A Teia do Poder Local: Metade da Câmara de Mossoró Mobilizada Pelo Projeto Eleitoral da Primeira-Dama
Por Alice Drummond, D-Taimes
Mossoró, o segundo maior colégio eleitoral do Rio Grande do Norte, se tornou palco de um intrincado tabuleiro político onde as peças se movem em função das próximas eleições estaduais. No centro dessa movimentação está a pré-candidatura da primeira-dama Cinthia Pinheiro (PSD) ao cargo de deputada estadual, um projeto que conta com o engajamento massivo de metade dos vereadores do município. A dinâmica levanta questões cruciais sobre a intersecção entre o poder executivo local, a representatividade legislativa e as ambições políticas de longo prazo.
A Máquina em Prol do Projeto Familiar
Dos 21 vereadores que compõem a Câmara Municipal de Mossoró, impressionantes 10 já declararam apoio à primeira-dama. Nomes como Genilson Alves (presidente da Câmara), Raério Araújo, Lucas das Malhas e Tony Cabelos, do União Brasil; Kayo Freire, João Marcelo e Wlademir Cabelo de Negro, do PSD; Thiago Marques e John Kenneth, do Solidariedade; e Dr. Cubano, do PSDB, formam o que o Palácio da Resistência – sede da Prefeitura – espera que seja um “batalhão” nas ruas, assegurando uma “votação histórica” para Cinthia Pinheiro.

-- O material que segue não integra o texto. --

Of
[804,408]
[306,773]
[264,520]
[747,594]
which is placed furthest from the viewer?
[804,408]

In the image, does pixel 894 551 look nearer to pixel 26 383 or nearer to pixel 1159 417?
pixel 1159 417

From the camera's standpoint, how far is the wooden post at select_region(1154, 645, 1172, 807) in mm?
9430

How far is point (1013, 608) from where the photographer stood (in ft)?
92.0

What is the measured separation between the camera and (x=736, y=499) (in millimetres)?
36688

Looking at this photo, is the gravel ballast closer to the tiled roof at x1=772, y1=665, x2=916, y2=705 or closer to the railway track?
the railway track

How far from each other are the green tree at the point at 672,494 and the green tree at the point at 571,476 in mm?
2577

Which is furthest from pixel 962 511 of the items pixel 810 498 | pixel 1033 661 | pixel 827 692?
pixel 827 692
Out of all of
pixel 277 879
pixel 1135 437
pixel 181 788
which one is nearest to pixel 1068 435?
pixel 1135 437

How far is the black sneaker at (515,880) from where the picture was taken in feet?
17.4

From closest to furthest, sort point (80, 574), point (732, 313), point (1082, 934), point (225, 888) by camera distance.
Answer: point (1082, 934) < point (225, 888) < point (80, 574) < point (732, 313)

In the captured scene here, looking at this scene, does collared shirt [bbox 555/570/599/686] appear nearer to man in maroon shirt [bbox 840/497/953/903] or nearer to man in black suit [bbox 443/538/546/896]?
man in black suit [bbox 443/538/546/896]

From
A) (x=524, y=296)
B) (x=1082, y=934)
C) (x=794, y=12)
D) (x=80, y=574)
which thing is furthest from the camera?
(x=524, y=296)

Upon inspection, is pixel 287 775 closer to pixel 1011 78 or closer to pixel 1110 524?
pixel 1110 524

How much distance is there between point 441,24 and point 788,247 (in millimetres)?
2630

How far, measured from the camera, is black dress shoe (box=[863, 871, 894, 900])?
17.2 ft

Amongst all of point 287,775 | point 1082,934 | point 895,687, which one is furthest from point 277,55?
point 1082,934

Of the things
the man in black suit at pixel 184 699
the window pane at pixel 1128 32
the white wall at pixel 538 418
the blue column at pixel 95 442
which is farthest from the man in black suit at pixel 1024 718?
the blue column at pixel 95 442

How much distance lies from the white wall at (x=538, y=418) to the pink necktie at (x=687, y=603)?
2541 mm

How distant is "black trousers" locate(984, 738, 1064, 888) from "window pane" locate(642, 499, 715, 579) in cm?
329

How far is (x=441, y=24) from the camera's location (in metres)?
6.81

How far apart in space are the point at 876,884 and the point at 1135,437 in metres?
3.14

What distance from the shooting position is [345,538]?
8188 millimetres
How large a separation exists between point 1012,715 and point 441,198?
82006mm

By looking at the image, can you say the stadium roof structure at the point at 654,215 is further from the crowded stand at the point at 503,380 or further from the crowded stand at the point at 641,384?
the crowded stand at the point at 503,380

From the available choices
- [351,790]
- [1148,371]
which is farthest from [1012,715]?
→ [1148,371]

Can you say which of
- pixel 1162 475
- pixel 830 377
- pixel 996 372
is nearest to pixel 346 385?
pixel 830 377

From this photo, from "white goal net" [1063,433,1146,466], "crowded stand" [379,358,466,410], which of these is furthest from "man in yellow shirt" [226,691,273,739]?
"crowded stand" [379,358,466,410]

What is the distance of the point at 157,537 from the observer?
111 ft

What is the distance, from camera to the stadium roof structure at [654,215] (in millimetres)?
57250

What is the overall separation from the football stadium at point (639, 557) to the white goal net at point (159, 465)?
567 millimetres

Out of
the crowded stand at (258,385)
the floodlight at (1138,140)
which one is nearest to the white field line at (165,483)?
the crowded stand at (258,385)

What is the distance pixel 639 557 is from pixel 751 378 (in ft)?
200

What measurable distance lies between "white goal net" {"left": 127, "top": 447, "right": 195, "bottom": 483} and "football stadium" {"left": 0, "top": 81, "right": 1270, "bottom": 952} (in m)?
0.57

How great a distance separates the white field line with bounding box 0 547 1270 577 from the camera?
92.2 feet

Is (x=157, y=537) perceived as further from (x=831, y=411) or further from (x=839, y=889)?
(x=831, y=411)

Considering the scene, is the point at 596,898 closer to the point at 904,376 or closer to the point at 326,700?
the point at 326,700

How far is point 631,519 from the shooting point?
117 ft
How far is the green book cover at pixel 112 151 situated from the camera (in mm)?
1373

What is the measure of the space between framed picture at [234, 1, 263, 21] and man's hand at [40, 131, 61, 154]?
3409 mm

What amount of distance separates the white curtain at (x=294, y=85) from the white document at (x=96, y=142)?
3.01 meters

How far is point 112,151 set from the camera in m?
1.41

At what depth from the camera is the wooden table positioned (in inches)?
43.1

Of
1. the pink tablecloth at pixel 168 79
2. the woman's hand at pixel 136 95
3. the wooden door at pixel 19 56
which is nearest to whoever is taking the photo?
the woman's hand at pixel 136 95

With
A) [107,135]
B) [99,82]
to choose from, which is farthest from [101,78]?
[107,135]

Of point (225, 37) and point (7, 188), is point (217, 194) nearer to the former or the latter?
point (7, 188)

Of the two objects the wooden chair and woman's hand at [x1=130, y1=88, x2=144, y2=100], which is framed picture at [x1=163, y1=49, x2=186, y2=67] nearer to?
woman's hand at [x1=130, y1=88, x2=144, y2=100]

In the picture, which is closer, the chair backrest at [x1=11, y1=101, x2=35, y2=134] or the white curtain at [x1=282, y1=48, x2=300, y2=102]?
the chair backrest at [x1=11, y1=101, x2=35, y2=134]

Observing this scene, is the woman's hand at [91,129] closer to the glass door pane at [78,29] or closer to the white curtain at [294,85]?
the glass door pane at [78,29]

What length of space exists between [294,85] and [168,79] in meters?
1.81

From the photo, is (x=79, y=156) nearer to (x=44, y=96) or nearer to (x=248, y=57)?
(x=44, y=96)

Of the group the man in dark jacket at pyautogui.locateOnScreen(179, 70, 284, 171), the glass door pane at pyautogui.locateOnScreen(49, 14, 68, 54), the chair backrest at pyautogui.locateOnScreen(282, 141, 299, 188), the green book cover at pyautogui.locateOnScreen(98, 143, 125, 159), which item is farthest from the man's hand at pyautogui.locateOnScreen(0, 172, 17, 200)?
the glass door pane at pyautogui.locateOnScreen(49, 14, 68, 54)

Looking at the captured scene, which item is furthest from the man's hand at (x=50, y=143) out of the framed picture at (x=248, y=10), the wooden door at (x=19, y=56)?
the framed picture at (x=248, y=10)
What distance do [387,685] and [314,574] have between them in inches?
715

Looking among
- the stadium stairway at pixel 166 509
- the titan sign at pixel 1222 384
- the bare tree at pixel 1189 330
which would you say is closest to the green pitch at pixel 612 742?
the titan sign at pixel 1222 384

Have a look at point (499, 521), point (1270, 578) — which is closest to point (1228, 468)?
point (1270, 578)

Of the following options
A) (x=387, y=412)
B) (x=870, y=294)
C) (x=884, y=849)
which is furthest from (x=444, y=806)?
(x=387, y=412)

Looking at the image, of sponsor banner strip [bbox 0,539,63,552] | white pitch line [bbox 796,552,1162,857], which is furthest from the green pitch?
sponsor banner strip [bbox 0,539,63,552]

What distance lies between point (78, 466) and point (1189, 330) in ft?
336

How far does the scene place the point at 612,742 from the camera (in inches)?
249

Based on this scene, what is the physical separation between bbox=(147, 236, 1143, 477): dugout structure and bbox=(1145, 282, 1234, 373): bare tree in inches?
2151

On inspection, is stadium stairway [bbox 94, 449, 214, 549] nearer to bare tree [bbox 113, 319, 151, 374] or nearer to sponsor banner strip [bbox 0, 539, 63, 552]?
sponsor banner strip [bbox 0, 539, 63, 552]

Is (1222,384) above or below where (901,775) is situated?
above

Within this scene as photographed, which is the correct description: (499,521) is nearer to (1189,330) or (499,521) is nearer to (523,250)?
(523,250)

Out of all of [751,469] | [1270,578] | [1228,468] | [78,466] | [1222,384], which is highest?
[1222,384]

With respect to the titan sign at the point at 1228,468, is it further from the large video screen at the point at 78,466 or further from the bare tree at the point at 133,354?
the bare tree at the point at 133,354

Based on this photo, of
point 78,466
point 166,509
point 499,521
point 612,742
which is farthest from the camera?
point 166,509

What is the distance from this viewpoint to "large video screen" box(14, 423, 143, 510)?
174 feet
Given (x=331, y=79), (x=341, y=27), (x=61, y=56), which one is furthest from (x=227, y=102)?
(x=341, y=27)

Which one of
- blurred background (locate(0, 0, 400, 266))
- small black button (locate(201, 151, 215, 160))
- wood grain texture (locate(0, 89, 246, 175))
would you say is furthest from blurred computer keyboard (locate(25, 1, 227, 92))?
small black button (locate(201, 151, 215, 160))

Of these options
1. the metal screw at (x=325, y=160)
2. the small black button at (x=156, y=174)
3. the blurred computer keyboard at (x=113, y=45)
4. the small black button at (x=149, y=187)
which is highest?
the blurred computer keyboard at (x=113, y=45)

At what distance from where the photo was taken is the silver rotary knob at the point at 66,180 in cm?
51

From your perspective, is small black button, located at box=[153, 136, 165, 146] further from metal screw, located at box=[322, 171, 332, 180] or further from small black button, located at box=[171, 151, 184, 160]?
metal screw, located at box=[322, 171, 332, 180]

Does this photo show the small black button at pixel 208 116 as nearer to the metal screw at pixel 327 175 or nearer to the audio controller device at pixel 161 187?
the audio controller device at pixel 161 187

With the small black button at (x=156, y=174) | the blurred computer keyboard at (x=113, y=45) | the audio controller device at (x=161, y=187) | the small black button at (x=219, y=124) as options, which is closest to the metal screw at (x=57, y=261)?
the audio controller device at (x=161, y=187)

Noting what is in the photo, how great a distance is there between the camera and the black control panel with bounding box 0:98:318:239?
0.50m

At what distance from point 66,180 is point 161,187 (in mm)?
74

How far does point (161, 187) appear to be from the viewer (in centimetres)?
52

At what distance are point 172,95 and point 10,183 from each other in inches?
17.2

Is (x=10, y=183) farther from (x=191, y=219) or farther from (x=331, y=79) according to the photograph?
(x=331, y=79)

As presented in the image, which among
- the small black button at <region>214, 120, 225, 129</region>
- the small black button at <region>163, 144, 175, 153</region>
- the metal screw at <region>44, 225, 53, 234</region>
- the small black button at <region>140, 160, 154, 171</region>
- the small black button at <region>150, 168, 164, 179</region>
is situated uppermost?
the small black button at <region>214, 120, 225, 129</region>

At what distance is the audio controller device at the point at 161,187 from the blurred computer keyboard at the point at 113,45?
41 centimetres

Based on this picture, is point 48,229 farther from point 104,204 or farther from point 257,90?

A estratégia é uma clara demonstração do peso político do prefeito Allyson Bezerra (União Brasil). Após sua reeleição em 2024 com uma votação expressiva de 113.121 votos (78,02% dos válidos), Bezerra projeta para sua esposa uma marca superior a 40 mil votos, considerada natural dada a sua popularidade. Contudo, o que se observa é um azeite da máquina pública municipal, onde a estrutura de poder é mobilizada para sustentar uma campanha familiar, levantando ponderações sobre a equidade do pleito e a despersonalização do voto.
Entre Alianças e Desafios: A Estratégia do Prefeito para o Governo do RN
A influência do prefeito Allyson Bezerra vai além do projeto de sua esposa. Numa manobra política calculada, ele tem negociado o apoio de alguns de seus vereadores a outros candidatos à Assembleia Legislativa. O objetivo é claro: pavimentar o caminho para sua própria pré-candidatura ao governo do Rio Grande do Norte, buscando alianças em regiões fora de Mossoró.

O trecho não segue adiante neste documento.